What Is a Voter?



by Adam Staley Groves


Donald Trump, the entitled, racist billionaire who thought he could win the Presidency of the United States with his Twitter account, is finished. Hillary Clinton, a lifelong politician and opportunist who has been exposed as a liar and moderate Republican in disguise—will become the first female President of the United States.

The clear shift in support for Clinton in the media, in particular by celebrities, and numerous other facets or faces, portends a continued decline of actual voting. Belief in voting has shifted from the act to other means which is very important for maintaining order for the world’s lone superpower. For example, new found support for Clinton has been built on a lot of wild guessing and spurs of emotional hysteria, a hysteria that has been sealed with a social-celebrity lacquer, a mix between aporia and dialectical annihilation. But we miss the fact that this has all been converted into information.

(DATASET EXTRACT)
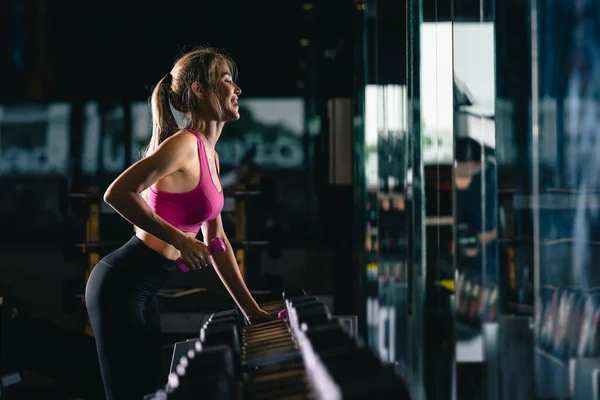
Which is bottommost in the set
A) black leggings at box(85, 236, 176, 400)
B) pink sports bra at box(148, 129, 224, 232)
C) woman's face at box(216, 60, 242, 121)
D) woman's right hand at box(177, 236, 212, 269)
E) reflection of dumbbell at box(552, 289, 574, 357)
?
black leggings at box(85, 236, 176, 400)

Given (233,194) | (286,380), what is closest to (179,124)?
(286,380)

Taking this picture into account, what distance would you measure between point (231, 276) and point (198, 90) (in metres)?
0.58

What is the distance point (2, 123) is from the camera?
10086 millimetres

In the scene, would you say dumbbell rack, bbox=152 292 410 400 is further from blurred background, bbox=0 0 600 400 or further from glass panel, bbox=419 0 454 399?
glass panel, bbox=419 0 454 399

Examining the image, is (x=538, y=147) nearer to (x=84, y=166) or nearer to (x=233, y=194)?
(x=233, y=194)

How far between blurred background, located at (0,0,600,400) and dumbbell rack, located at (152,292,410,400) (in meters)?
0.09

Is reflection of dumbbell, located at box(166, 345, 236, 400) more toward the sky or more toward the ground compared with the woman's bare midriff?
more toward the ground

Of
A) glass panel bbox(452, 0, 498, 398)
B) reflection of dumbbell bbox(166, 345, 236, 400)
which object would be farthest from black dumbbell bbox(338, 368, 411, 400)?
glass panel bbox(452, 0, 498, 398)

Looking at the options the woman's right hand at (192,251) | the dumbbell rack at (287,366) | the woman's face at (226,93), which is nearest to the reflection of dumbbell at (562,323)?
the dumbbell rack at (287,366)

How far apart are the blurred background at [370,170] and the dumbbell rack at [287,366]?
9 cm

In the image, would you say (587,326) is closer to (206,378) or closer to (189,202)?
(206,378)

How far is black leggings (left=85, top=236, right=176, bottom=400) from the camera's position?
1875 mm

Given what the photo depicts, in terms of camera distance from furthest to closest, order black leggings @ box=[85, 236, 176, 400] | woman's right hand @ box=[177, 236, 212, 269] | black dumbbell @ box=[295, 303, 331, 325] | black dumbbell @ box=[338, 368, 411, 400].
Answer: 1. black leggings @ box=[85, 236, 176, 400]
2. woman's right hand @ box=[177, 236, 212, 269]
3. black dumbbell @ box=[295, 303, 331, 325]
4. black dumbbell @ box=[338, 368, 411, 400]

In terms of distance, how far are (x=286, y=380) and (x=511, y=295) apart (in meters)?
0.40
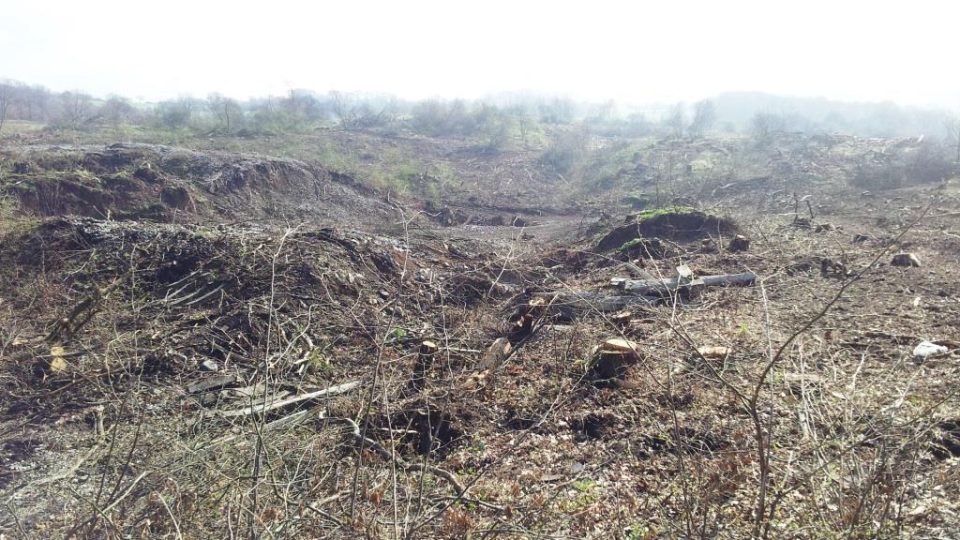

(EXERCISE TASKS)
A – Condense the paragraph of the essay on voting that begins "The clear shift in support" into a shorter version that keeps its main points.
B – From the essay on voting, repeat word for word the passage between "What Is a Voter?" and "the United States.", inclusive.

(ANSWERS)
A – Growing support for Clinton in the media, especially from celebrities, points to a continued decline in actual voting. Belief in voting has moved from the act itself to other means, which is important for keeping order in the world's lone superpower. The new support for Clinton rests on wild guessing and bursts of emotional hysteria, sealed with a social-celebrity lacquer, and what goes unnoticed is that all of it has been converted into information.

B –
What Is a Voter?



by Adam Staley Groves


Donald Trump, the entitled, racist billionaire who thought he could win the Presidency of the United States with his Twitter account, is finished. Hillary Clinton, a lifelong politician and opportunist who has been exposed as a liar and moderate Republican in disguise—will become the first female President of the United States.